Financial regulation needs more rigorous analysis and better interagency communication.
The promise of improved government oversight of financial institutions in the wake of the 2008 financial crisis is compelling. However, reorganizing the government’s system of financial regulation is hardly an easy task and many of the problems and complications that could arise from this endeavor remain uncertain.
This is the caution to be gleaned from a report recently released by the Government Accountability Office (GAO) focusing on the hurdles of implementing the 2010 Dodd-Frank Wall Street Reform and Consumer Protection Act (Dodd-Frank).
In its report, the GAO reviewed Dodd-Frank regulations that were in effect as of July 21, 2011, such as the Securities and Exchange Commission’s (SEC) “Golden Parachute” rule.
The GAO examined whether the guidelines and procedures that regulators used to assess the future impact of the Dodd-Frank final rules were rigorous and in keeping with government “best practices.”
The GAO found that agencies’ regulatory analyses supporting their rules were often inconsistent with official Office of Management and Budget (OMB) cost-benefit analysis guidelines. Although the GAO recognized that many “costs” of financial rules (beyond paperwork costs) can be difficult to quantify, it recommended that agencies should attempt to include express consideration of the uncertainty about these costs in their analyses to give a more complete picture of the strengths and weaknesses of each rule.
The GAO also analyzed how the myriad financial regulators at the federal level must coordinate with each other to implement the Dodd-Frank rules. GAO found that interagency coordination was often ad hoc and poorly organized and recommended the establishment of more formal interagency communication protocols.

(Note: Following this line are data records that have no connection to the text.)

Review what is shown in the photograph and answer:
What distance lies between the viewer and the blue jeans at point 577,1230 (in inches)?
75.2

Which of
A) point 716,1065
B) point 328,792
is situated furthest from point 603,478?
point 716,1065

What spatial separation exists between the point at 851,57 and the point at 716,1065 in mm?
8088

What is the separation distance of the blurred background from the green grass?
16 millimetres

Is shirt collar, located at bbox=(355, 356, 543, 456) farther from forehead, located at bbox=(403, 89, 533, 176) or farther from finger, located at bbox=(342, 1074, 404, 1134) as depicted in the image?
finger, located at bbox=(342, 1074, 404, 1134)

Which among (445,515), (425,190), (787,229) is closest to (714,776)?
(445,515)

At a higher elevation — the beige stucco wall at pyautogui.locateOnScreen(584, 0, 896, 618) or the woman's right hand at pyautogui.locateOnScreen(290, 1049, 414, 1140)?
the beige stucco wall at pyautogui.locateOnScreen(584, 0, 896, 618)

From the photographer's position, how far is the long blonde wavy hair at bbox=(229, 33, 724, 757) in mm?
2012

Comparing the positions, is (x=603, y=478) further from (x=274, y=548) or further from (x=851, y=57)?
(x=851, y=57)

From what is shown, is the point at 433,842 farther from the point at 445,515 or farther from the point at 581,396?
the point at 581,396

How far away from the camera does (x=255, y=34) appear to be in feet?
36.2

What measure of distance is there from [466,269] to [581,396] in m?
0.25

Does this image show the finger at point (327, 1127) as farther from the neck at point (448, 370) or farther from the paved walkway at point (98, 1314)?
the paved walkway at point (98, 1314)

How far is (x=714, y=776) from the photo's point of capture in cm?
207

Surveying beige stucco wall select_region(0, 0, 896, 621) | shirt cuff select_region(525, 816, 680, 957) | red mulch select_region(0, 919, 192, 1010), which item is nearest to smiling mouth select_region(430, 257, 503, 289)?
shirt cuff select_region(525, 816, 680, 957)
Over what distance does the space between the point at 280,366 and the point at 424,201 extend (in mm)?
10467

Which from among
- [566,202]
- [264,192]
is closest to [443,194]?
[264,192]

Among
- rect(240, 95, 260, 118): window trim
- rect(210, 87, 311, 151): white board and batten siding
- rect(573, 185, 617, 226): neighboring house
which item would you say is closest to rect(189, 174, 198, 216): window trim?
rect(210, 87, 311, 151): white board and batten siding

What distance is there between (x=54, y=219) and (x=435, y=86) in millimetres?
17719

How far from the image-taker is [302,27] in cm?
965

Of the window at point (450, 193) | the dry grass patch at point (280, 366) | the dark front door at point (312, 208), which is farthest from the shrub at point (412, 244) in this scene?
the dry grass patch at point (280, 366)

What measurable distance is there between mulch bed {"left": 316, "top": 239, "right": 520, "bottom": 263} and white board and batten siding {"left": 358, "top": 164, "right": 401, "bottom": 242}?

The GAO attempted to study the impact of the rules themselves, but concluded that little meaningful data on the impact of Dodd-Frank rules existed because the agencies responsible for rule implementation had developed few metrics to determine their effects. The GAO admonished financial regulators to identify quickly what metrics and data will be needed to assess the impact of these rules retrospectively.
The GAO also recommended that the Financial Stability Oversight Council (FSOC), an oversight group created by Dodd-Frank to monitor the financial stability of the United States, assume responsibility for seeing that the GAO’s recommendations in its report are followed.
In commenting on the GAO’s findings and recommendations, the financial regulatory agencies charged with implementing Dodd-Frank largely agreed — but noted the challenges of financial rulemaking, especially when the data the regulators need are proprietary. The agencies emphasized that regulated companies are reluctant to release the information needed by the government to conduct thorough cost-benefit analyses.
Congress passed Dodd-Frank in 2010 to augment regulatory oversight of financial institutions and strengthen consumer protections through the establishment of new agency, the Consumer Financial Protection Bureau (CFPB). To accomplish its goals, Dodd-Frank required CFPB along with a host of existing federal agencies, including the Office of the Comptroller of the Currency (OCC), the Federal Deposit Insurance Corporation (FDIC), and the Commodity Futures Trading Commission (CFTC), to create and enact hundreds of regulations over a number of years.
In its correspondence with the GAO, the CFPB revealed the magnitude of the interagency coordination challenge facing the federal government in implementing Dodd-Frank: it reported that over 600 interagency meetings have been held to discuss Dodd-Frank rulemakings. The CFPB noted that it was still working to hire staff and set up the agency but emphasized that good data collection and measurement were among its highest priorities.